**Task directions:** Make an exact copy of the entries below and leave any picture out of it.

**Exercise input:**
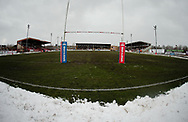 General Stadium view ahead of Batley Bulldogs vs Leigh Centurions during the Ladbrokes Challenge Cup match at Fox's Biscuits Stadium, Batley<br /> Picture by Stephen Gaunt/Focus Images Ltd +447904 833202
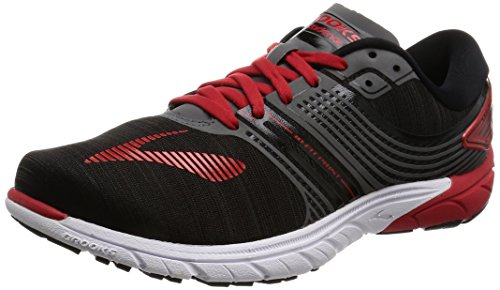 brooks Purecadence 6, Zapatos para Correr para Hombre, Multicolor (Black/Anthracite/Highriskred), 44.5 EU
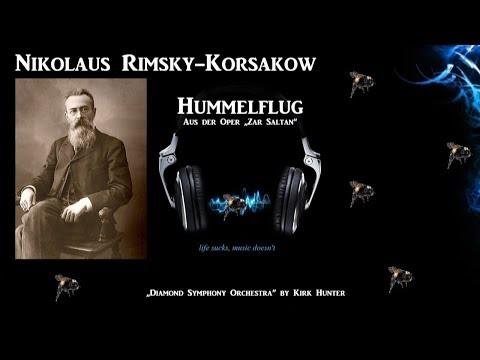 nikolai-rimski-korsakow:-hummelflug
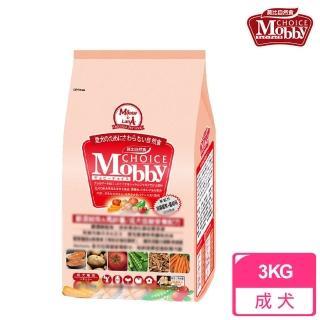 【莫比Mobby】成犬專用配方 鮭魚+馬鈴薯(3公斤)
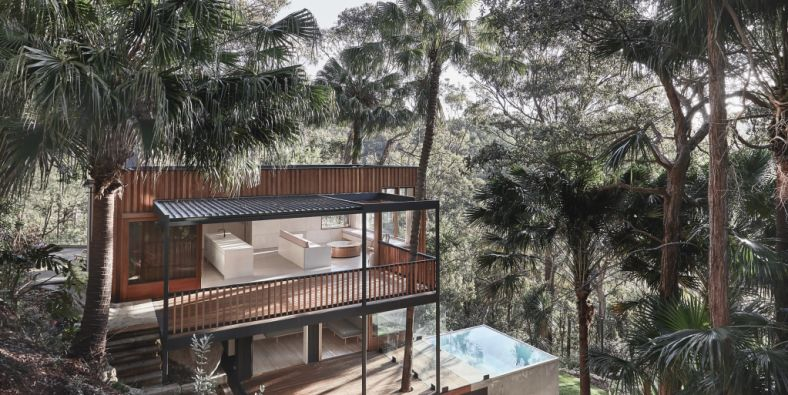 Seven homes see at inspection in Sydney this weekend, including a tree-top abode overlooking Pittwater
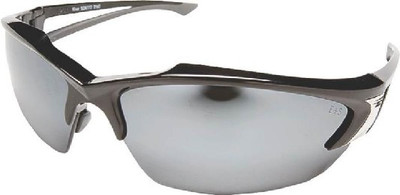 Safety Glasses, Khor Black/Silver Lens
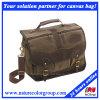 Mens Funtional Leisure Canvas Messenger Shoulder Bag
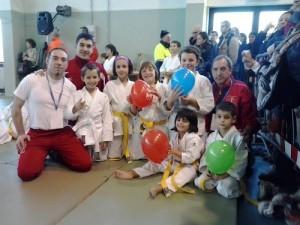 atleti judo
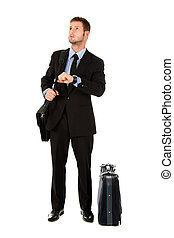 Young businessman impatient - Young attractive businessman...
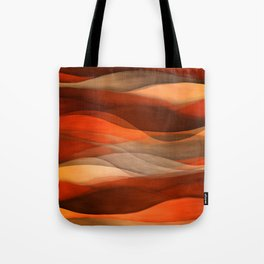 """""""Sea of sand and caramel waves"""" Tote Bag"""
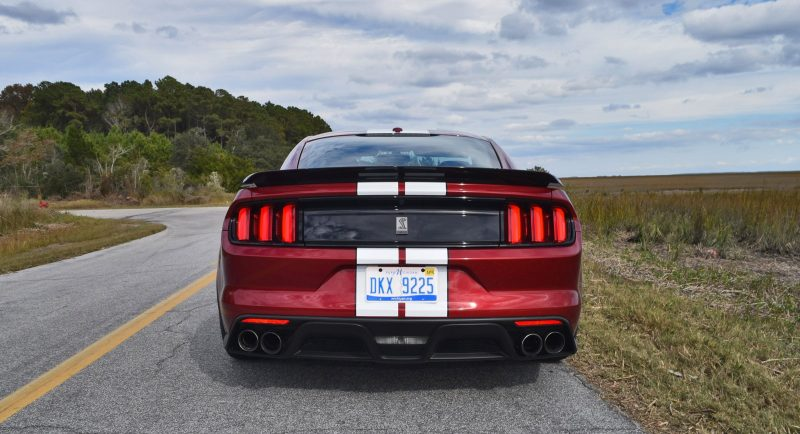 2017 SHELBY GT350 52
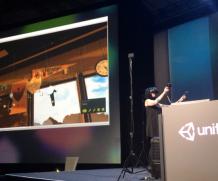 Unity presenta le nuove funzionalità e l'integrazione con Daydream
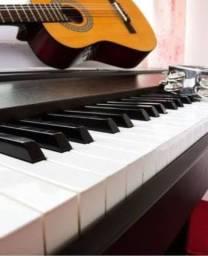 Aulas de Teclado ( Piano ), canto, violão popular e clássico, musicalização infantil ...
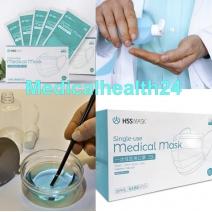 Medicalhealth24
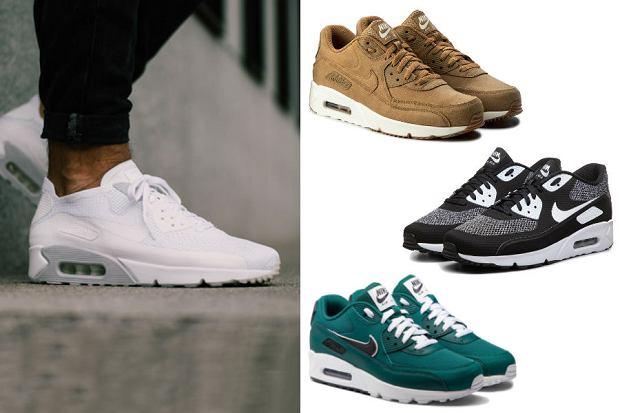 Kolaż / Źródło: www.sneakerstudio.pl, autor: brak informacji / Materiały partnerów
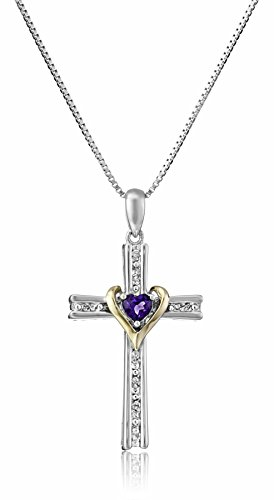 Sterling Silver and 14k Gold Amethyst Heart and Diamond-Accent Cross Pendant Necklace, 18'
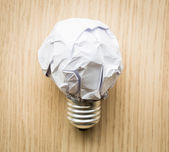 Crumpled paper Light bulb  — Stock Photo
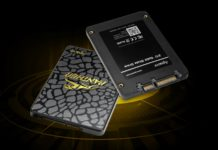 Apacer AS340 Panther SSD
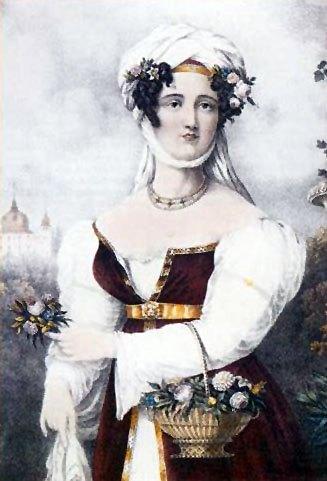 Μπουμπουλίνα 1827.Adam Friedel.
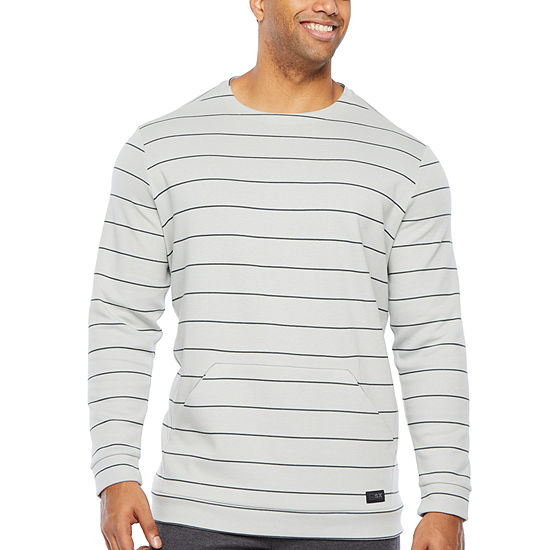 Msx By Michael Strahan Big and Tall Mens Crew Neck Long Sleeve Sweatshirt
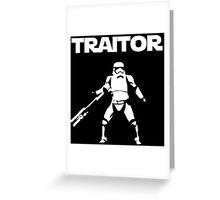 Star Wars TRAITOR (Star Wars font) Greeting Card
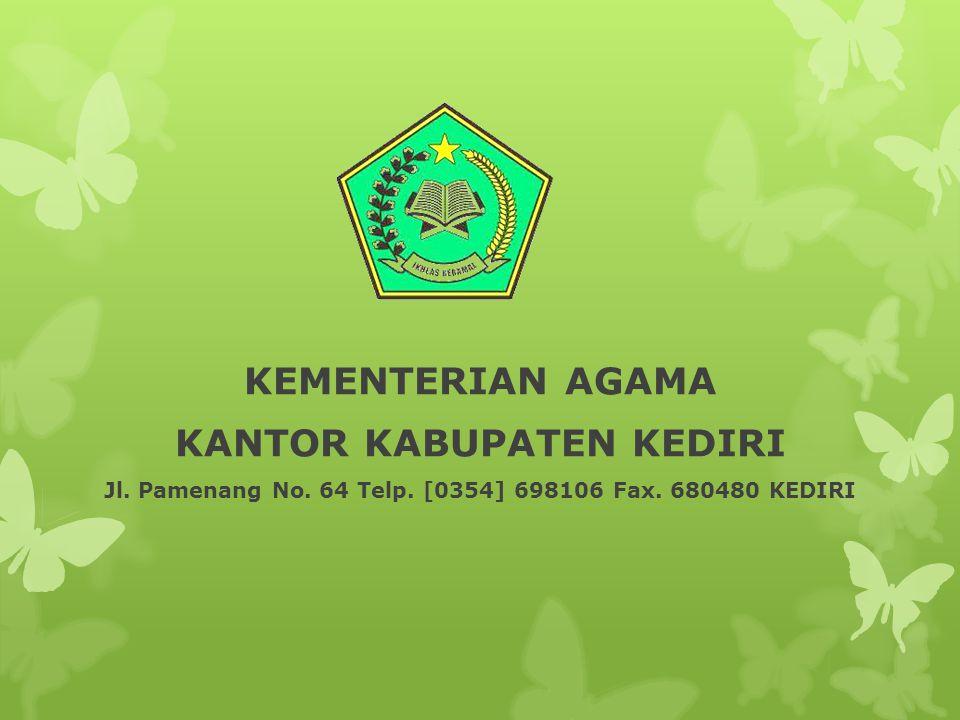 Jl. Pamenang No. 64 Telp. [0354] 698106 Fax. 680480 KEDIRI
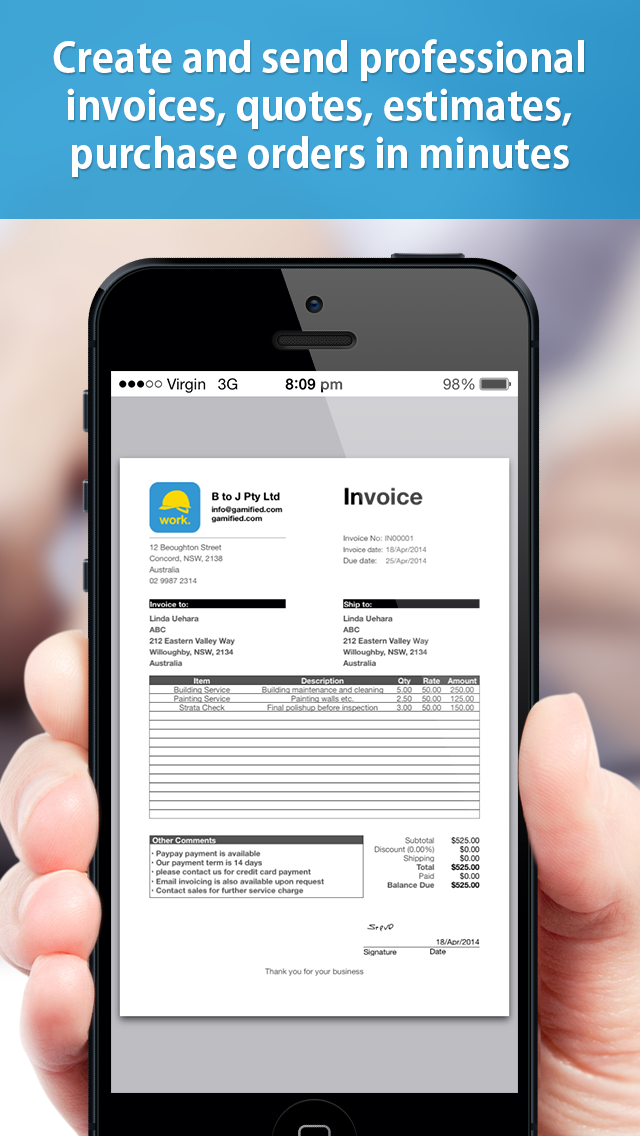 Contractor paperwork Pro - Create site diary, invoice,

**Answer:**
 General Stadium view ahead of Batley Bulldogs vs Leigh Centurions during the Ladbrokes Challenge Cup match at Fox's Biscuits Stadium, Batley<br /> Picture by Stephen Gaunt/Focus Images Ltd +447904 833202
 brooks Purecadence 6, Zapatos para Correr para Hombre, Multicolor (Black/Anthracite/Highriskred), 44.5 EU
 nikolai-rimski-korsakow:-hummelflug
 【莫比Mobby】成犬專用配方 鮭魚+馬鈴薯(3公斤)
 Seven homes see at inspection in Sydney this weekend, including a tree-top abode overlooking Pittwater
 Safety Glasses, Khor Black/Silver Lens
 Mens Funtional Leisure Canvas Messenger Shoulder Bag
 atleti judo
 Young businessman impatient - Young attractive businessman...
 """""""Sea of sand and caramel waves"""" Tote Bag"""
 2017 SHELBY GT350 52
 Unity presenta le nuove funzionalità e l'integrazione con Daydream
 Aulas de Teclado ( Piano ), canto, violão popular e clássico, musicalização infantil ...
 Medicalhealth24
 Kolaż / Źródło: www.sneakerstudio.pl, autor: brak informacji / Materiały partnerów
 Sterling Silver and 14k Gold Amethyst Heart and Diamond-Accent Cross Pendant Necklace, 18'
 Crumpled paper Light bulb  — Stock Photo
 Apacer AS340 Panther SSD
 Μπουμπουλίνα 1827.Adam Friedel.
 Msx By Michael Strahan Big and Tall Mens Crew Neck Long Sleeve Sweatshirt
 Star Wars TRAITOR (Star Wars font) Greeting Card
 Jl. Pamenang No. 64 Telp. [0354] 698106 Fax. 680480 KEDIRI
 Contractor paperwork Pro - Create site diary, invoice,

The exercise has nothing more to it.